··· AUSZUG ZUM LESEN ···

Als Mitglied der deutschen Delegation haben wir ein straffes Programm: jeden Tag von morgens um sieben bis in die Nacht, ein voller 12-Stunden-Tag. Schon in der Nacht unserer Ankunft haben wir zwei Termine. Die neue Generalsekretärin der internationalen Klima-Parlamentariergruppe GLOBE Malini Mehra stellt sich vor und berichtet über Probleme in der Vergangenheit und Pläne für die Zukunft. Die deutsche Verhandlungsführerin Nicole Wilke aus dem Umweltministerium gibt uns anschließend einen ersten Einblick, was die Delegierten aus über 180 Staaten in einer Woche erreicht haben. Dann gehen wir schlafen, in wenigen Stunden beginnt der erste Gipfel-Tag.

···

AUFGABE -> Fasse den Absatz im Auszug oben, der mit „Als Mitglied der deutschen Delegation“ beginnt, als kurze Liste zusammen, ohne seine wichtigsten Fakten zu verlieren.

··· DATEN ZUR DURCHSICHT ···

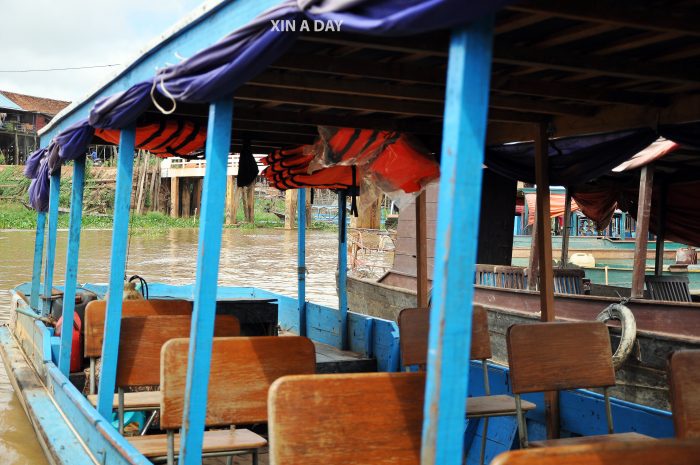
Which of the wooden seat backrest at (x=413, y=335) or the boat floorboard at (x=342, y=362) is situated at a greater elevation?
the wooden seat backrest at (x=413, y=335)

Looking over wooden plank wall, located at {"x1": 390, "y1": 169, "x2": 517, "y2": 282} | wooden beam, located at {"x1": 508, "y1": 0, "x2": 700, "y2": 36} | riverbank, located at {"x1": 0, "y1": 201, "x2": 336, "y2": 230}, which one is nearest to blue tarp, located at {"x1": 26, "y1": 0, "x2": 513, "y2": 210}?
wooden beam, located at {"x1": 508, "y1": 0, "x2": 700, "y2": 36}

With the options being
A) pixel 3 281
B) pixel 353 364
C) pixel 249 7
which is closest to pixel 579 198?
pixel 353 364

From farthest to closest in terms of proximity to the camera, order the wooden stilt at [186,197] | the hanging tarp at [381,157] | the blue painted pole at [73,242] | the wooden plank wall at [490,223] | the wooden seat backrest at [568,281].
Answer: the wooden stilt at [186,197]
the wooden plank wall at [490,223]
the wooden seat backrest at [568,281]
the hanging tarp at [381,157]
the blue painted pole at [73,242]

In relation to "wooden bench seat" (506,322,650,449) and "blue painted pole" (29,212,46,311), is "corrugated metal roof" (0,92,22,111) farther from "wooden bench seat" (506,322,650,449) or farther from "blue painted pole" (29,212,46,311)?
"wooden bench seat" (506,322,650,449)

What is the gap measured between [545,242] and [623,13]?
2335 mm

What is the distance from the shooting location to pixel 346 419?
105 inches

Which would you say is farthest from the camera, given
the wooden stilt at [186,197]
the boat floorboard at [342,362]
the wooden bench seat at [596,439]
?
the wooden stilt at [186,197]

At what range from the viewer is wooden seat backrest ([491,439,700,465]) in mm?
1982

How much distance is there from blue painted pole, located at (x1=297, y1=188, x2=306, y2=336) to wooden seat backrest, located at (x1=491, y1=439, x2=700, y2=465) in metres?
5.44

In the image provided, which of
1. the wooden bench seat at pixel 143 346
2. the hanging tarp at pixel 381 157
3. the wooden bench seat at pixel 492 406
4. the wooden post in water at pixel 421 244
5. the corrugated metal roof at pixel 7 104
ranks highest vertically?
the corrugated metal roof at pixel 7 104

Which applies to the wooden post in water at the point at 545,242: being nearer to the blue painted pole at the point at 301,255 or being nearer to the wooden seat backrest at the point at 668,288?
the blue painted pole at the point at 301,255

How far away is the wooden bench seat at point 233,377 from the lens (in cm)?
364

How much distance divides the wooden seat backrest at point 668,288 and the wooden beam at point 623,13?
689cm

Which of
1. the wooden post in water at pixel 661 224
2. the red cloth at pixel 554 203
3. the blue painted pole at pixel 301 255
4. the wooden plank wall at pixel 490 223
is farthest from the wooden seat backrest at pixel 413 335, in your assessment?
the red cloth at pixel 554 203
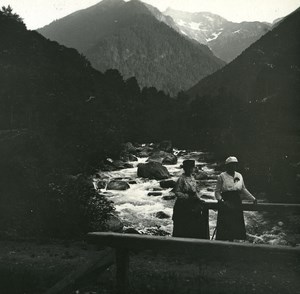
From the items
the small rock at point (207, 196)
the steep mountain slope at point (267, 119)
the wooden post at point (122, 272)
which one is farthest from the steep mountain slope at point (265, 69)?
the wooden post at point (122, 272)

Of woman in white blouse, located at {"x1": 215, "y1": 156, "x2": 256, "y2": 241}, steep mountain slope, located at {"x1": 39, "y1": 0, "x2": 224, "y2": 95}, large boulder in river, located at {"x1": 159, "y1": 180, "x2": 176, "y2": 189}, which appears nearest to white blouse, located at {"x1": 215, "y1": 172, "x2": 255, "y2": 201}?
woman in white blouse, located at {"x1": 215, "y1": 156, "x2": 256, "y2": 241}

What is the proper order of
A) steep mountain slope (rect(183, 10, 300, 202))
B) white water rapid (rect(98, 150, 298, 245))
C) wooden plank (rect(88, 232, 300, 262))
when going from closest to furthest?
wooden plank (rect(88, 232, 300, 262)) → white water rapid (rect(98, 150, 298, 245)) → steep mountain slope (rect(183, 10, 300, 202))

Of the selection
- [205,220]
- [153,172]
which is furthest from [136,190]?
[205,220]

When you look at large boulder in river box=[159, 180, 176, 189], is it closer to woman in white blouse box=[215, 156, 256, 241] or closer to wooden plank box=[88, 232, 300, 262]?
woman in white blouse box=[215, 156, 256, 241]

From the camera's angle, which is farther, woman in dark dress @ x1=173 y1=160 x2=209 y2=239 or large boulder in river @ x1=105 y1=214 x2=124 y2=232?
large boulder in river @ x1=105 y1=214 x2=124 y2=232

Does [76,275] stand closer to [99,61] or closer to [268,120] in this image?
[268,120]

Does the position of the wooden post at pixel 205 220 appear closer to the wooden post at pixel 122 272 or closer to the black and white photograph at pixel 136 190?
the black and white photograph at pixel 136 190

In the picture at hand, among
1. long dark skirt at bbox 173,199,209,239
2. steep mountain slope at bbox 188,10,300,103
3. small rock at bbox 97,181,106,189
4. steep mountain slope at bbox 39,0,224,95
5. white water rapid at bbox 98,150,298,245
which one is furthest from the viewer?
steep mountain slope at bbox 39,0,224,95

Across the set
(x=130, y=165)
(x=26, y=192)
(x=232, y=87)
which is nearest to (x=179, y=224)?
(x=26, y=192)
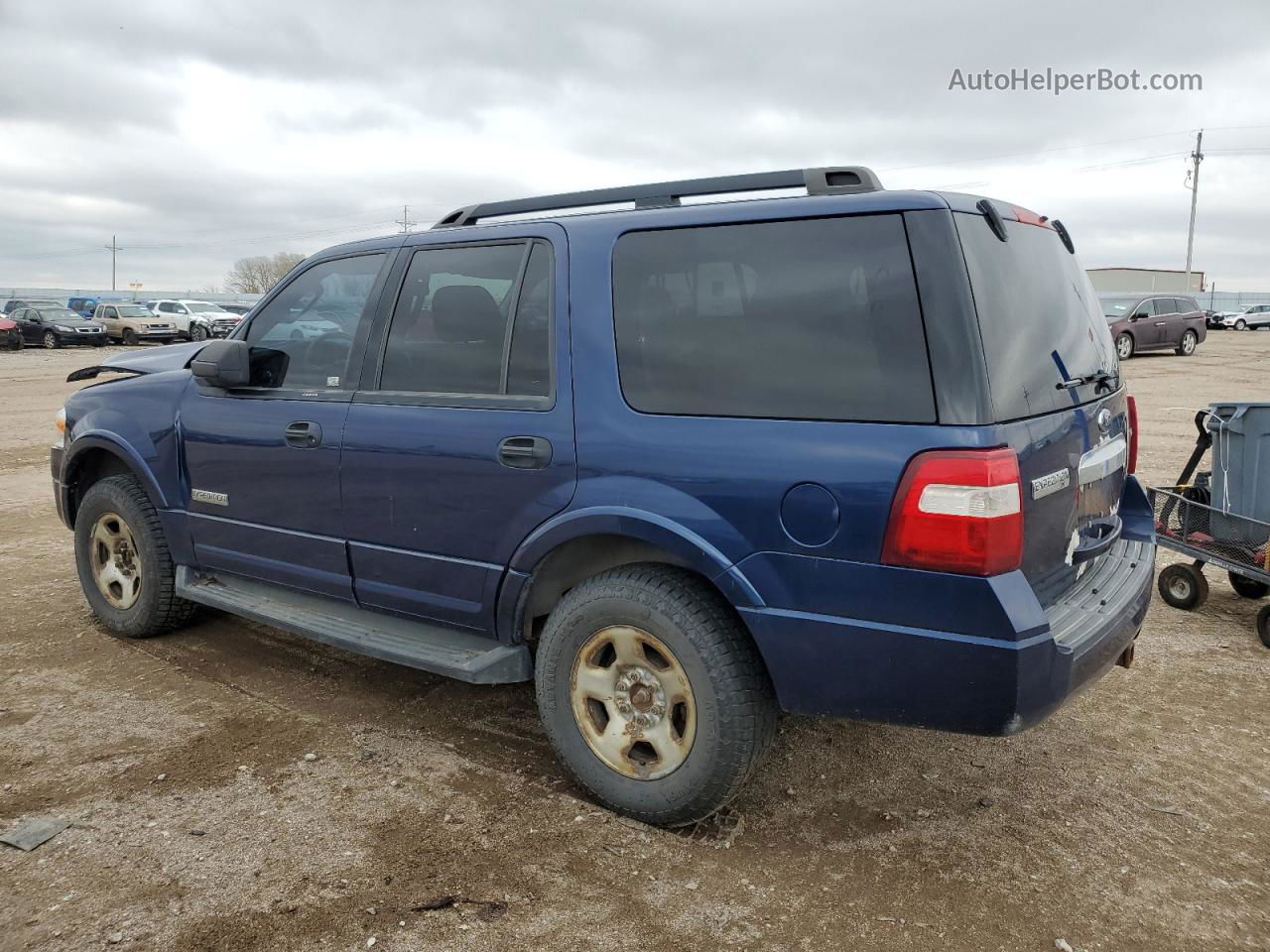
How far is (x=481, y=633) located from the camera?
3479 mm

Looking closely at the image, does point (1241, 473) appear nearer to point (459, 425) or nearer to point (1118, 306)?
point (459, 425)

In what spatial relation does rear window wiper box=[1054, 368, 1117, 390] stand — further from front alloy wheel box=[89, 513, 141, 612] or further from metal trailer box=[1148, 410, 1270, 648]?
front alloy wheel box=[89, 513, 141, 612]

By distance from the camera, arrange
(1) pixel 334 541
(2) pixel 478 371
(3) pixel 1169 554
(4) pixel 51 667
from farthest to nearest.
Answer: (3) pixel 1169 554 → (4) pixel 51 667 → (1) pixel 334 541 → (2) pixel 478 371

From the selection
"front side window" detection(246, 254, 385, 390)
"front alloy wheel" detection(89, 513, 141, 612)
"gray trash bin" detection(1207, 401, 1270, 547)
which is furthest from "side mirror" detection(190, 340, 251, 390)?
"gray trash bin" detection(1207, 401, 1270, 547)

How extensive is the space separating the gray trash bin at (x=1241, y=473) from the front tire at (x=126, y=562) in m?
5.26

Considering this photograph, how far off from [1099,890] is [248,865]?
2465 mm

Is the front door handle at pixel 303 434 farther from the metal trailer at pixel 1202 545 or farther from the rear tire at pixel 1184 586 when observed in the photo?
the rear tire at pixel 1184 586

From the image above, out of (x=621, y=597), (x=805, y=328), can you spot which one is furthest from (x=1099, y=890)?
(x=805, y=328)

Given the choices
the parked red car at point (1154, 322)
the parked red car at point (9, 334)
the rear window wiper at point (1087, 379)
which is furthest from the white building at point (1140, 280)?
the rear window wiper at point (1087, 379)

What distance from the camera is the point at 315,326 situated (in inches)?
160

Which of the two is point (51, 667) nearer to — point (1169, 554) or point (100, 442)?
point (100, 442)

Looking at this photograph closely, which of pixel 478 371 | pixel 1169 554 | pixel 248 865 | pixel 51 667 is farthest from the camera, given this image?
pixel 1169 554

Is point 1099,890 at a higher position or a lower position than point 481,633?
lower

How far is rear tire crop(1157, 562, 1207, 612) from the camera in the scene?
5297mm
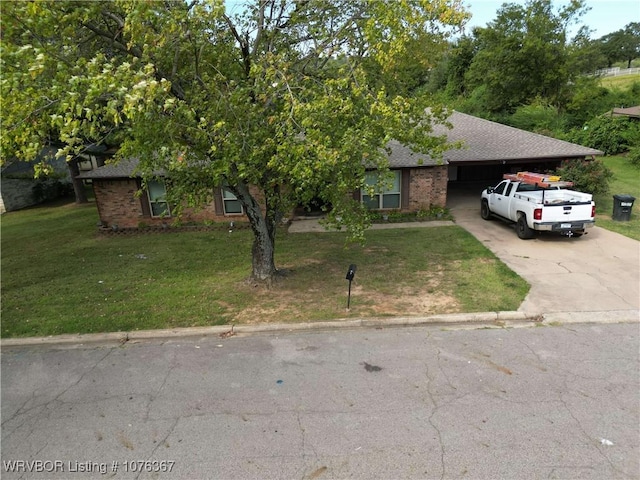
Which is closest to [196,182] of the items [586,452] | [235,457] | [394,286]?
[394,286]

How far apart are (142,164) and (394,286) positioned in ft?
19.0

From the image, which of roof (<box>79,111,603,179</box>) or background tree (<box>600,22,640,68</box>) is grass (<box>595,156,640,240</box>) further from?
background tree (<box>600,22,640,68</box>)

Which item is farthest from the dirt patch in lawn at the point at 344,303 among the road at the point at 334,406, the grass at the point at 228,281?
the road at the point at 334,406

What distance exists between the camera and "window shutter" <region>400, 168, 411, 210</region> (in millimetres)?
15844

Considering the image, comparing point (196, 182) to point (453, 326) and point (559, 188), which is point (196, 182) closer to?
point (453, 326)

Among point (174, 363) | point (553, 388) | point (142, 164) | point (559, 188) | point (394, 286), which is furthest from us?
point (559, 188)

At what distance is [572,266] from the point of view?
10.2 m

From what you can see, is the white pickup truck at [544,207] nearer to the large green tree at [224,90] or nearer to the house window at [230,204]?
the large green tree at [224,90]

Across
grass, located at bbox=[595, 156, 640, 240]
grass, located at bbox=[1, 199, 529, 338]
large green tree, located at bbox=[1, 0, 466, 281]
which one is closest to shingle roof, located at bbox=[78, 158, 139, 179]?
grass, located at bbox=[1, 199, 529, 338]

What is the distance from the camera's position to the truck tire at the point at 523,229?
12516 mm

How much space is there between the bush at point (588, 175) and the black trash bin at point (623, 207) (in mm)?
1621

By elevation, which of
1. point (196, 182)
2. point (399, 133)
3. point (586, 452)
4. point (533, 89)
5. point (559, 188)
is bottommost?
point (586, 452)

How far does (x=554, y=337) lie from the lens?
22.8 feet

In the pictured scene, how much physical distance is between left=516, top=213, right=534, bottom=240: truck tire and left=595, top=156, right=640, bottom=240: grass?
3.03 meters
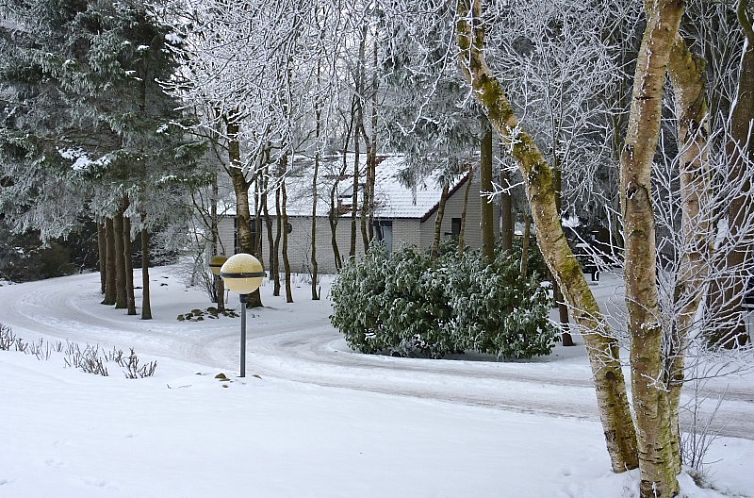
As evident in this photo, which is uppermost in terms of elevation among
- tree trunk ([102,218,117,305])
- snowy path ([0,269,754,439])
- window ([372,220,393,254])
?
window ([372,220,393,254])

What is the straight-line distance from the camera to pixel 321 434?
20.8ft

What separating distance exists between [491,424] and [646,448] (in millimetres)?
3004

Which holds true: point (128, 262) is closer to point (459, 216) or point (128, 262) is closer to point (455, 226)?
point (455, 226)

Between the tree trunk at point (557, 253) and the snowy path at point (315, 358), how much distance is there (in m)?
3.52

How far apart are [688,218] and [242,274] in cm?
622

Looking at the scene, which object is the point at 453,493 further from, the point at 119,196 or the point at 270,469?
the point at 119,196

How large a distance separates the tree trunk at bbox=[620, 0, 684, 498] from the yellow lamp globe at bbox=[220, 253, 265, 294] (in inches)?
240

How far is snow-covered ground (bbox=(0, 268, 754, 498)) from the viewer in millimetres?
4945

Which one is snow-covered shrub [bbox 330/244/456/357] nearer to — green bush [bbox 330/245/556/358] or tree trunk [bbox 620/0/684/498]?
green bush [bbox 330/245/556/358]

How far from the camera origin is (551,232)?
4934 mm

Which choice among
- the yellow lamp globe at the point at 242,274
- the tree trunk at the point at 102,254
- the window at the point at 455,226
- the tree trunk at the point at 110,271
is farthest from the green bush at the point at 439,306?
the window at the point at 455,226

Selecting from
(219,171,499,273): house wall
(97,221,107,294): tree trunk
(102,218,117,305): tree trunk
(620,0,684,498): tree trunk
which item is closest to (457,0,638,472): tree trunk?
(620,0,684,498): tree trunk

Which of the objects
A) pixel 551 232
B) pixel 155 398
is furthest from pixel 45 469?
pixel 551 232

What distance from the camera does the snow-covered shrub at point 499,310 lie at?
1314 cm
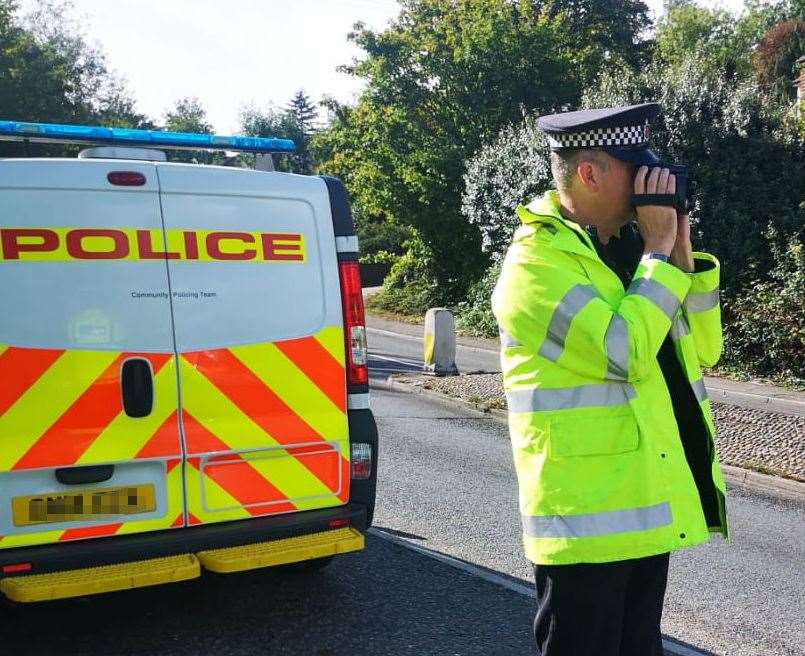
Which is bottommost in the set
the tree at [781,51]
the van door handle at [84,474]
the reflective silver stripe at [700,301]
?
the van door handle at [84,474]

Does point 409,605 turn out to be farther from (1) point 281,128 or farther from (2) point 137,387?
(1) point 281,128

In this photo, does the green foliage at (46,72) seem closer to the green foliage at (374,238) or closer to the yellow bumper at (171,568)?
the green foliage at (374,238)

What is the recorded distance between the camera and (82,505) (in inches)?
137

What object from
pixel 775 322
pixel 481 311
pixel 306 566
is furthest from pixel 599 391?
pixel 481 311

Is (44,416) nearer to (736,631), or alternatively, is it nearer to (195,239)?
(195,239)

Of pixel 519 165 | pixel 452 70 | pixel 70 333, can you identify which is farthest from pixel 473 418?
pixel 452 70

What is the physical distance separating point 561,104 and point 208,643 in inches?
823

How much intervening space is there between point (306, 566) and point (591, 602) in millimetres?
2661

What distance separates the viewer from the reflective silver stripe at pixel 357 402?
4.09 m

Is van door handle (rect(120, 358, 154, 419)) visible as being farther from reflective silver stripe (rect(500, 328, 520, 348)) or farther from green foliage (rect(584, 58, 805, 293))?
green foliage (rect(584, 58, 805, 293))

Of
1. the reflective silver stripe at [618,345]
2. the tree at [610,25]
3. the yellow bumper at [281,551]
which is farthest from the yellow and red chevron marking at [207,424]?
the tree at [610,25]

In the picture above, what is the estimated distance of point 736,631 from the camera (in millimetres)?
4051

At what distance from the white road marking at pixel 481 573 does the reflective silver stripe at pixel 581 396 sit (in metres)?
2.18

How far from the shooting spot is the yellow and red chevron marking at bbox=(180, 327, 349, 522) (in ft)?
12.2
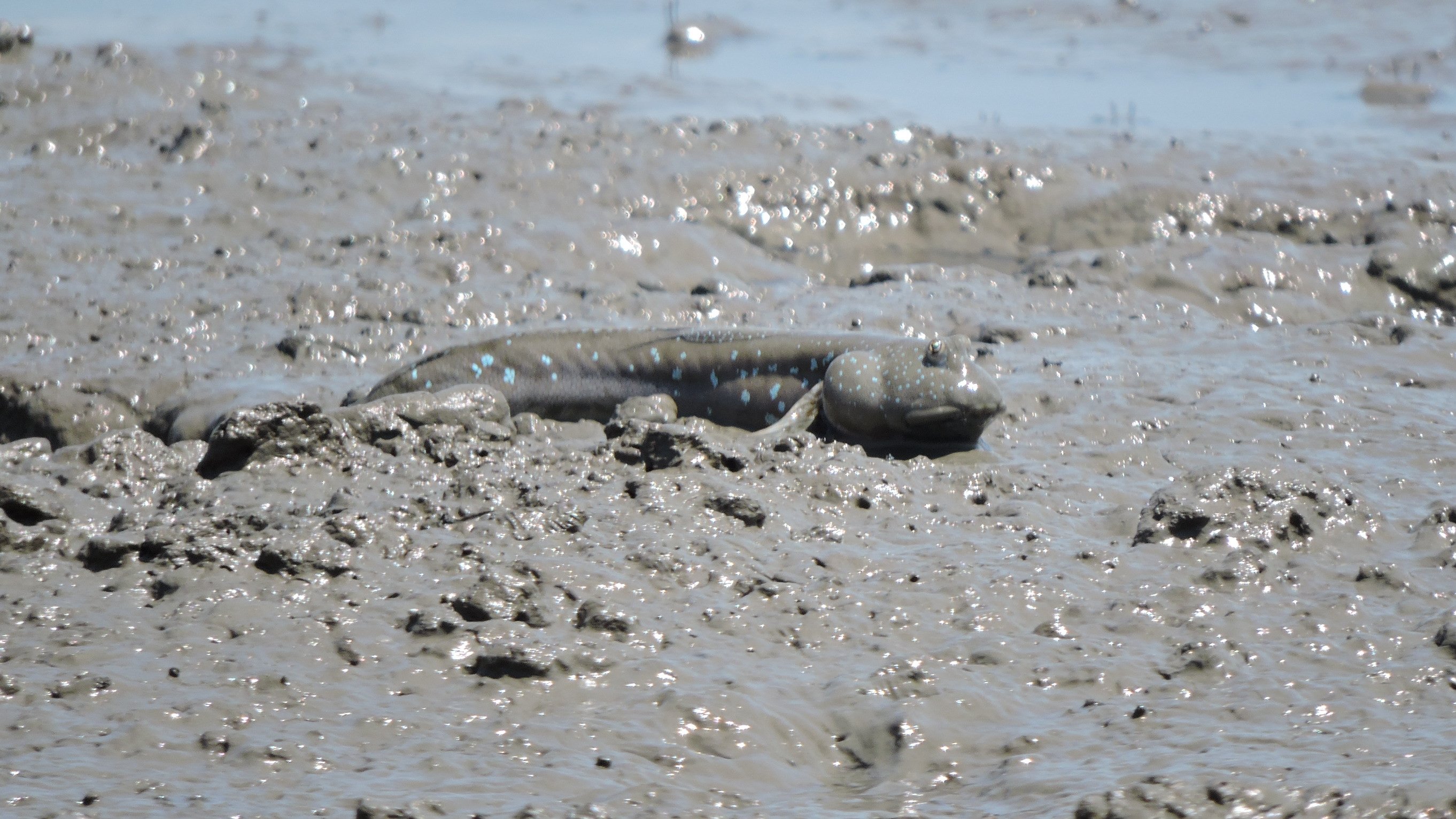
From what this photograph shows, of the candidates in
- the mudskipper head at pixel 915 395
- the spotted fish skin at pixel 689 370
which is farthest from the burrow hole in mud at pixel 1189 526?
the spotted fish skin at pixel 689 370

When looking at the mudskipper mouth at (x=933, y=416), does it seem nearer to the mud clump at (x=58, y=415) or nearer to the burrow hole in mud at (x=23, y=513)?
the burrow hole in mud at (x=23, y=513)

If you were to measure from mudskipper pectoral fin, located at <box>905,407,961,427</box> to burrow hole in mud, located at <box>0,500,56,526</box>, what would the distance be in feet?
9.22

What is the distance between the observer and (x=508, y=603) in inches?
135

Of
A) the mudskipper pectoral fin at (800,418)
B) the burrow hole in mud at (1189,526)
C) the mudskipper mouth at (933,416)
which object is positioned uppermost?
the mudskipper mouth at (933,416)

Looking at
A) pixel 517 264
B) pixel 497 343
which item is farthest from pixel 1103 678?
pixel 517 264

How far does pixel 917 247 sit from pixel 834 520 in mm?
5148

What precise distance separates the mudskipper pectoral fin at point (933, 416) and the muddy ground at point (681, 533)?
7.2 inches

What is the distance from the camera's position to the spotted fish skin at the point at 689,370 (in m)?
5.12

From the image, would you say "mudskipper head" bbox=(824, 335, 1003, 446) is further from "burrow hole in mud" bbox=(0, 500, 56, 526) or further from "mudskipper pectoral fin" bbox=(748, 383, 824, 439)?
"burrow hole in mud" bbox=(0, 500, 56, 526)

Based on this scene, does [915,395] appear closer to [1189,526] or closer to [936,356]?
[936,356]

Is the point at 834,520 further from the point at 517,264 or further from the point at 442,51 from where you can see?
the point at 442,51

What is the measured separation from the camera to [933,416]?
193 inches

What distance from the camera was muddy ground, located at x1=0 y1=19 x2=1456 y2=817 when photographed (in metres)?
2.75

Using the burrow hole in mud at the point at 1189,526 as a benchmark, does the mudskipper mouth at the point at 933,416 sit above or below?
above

···

ANTWORT ->
- Die deutsche Delegation hat ein straffes Programm mit täglich 12 Stunden, von morgens um sieben bis in die Nacht.
- Schon in der Nacht der Ankunft stehen zwei Termine an.
- Malini Mehra, die neue Generalsekretärin der internationalen Klima-Parlamentariergruppe GLOBE, stellt sich vor. Sie berichtet über frühere Probleme und Pläne für die Zukunft.
- Danach schildert die deutsche Verhandlungsführerin Nicole Wilke aus dem Umweltministerium, was die Delegierten aus über 180 Staaten in einer Woche erreicht haben.
- Anschließend geht es schlafen, denn wenige Stunden später beginnt der erste Gipfel-Tag.